[INFORMATION SHOWN Boundary: Start]

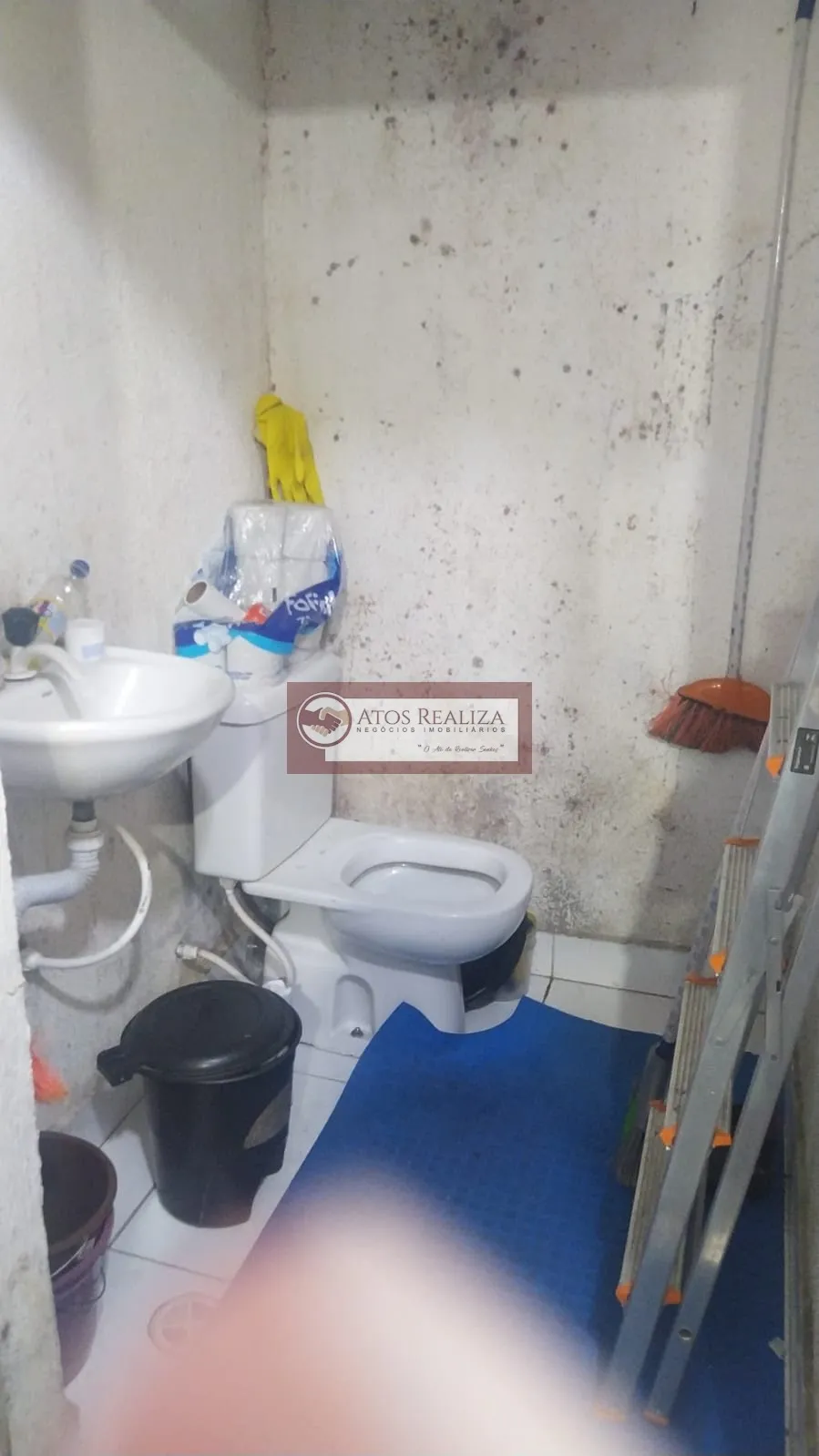 Imagem Alugo Excelente salão comercial, equipado com Cozinha e 2 Banheiros no Parque Santo Antonio SP: 230m² locação por R$3.300/mês.
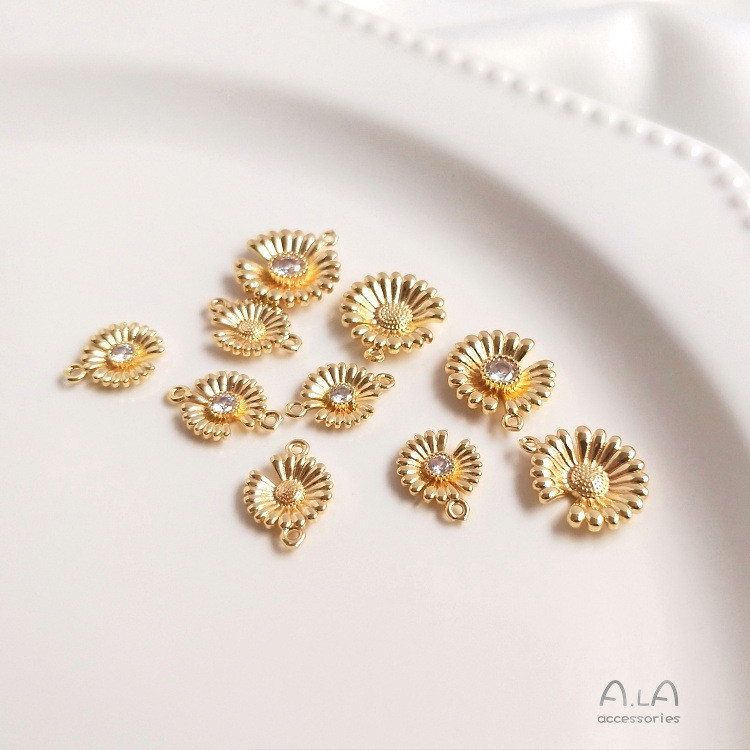 สีระบุ 14K Gold ฝังเพทาย Daisy จี้ diy สร้อยข้อมือ Clavicle สร้อยคอ Double Hole ดอกไม้ขนาดเล็กจี้อุป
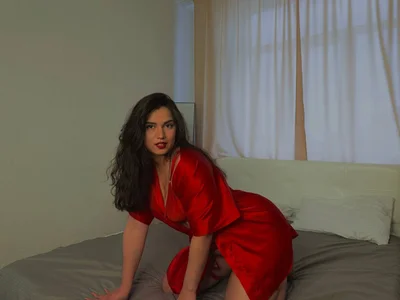 VivienRoss_ Public Pic 2
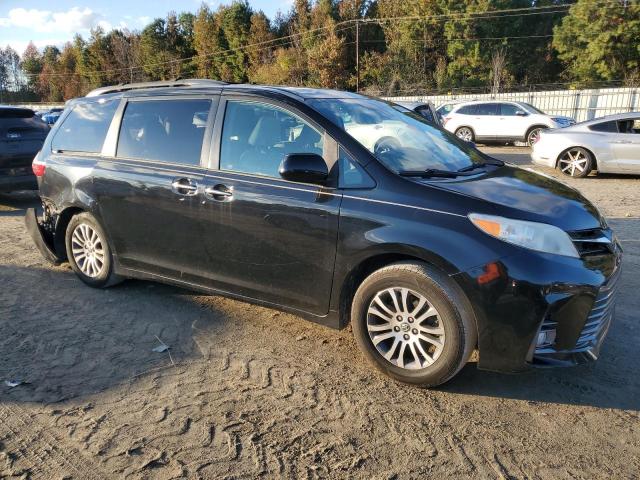 2020 TOYOTA SIENNA XLE #3301834364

[INFORMATION SHOWN Boundary: End]

__WORK TASK__. Please set down, word for word, the lines starting at the line that holds "สีระบุ 14K Gold" and running to the end of the listing, with no pictures.

__EXERCISE ANSWER__.
 สีระบุ 14K Gold ฝังเพทาย Daisy จี้ diy สร้อยข้อมือ Clavicle สร้อยคอ Double Hole ดอกไม้ขนาดเล็กจี้อุป
 VivienRoss_ Public Pic 2
 2020 TOYOTA SIENNA XLE #3301834364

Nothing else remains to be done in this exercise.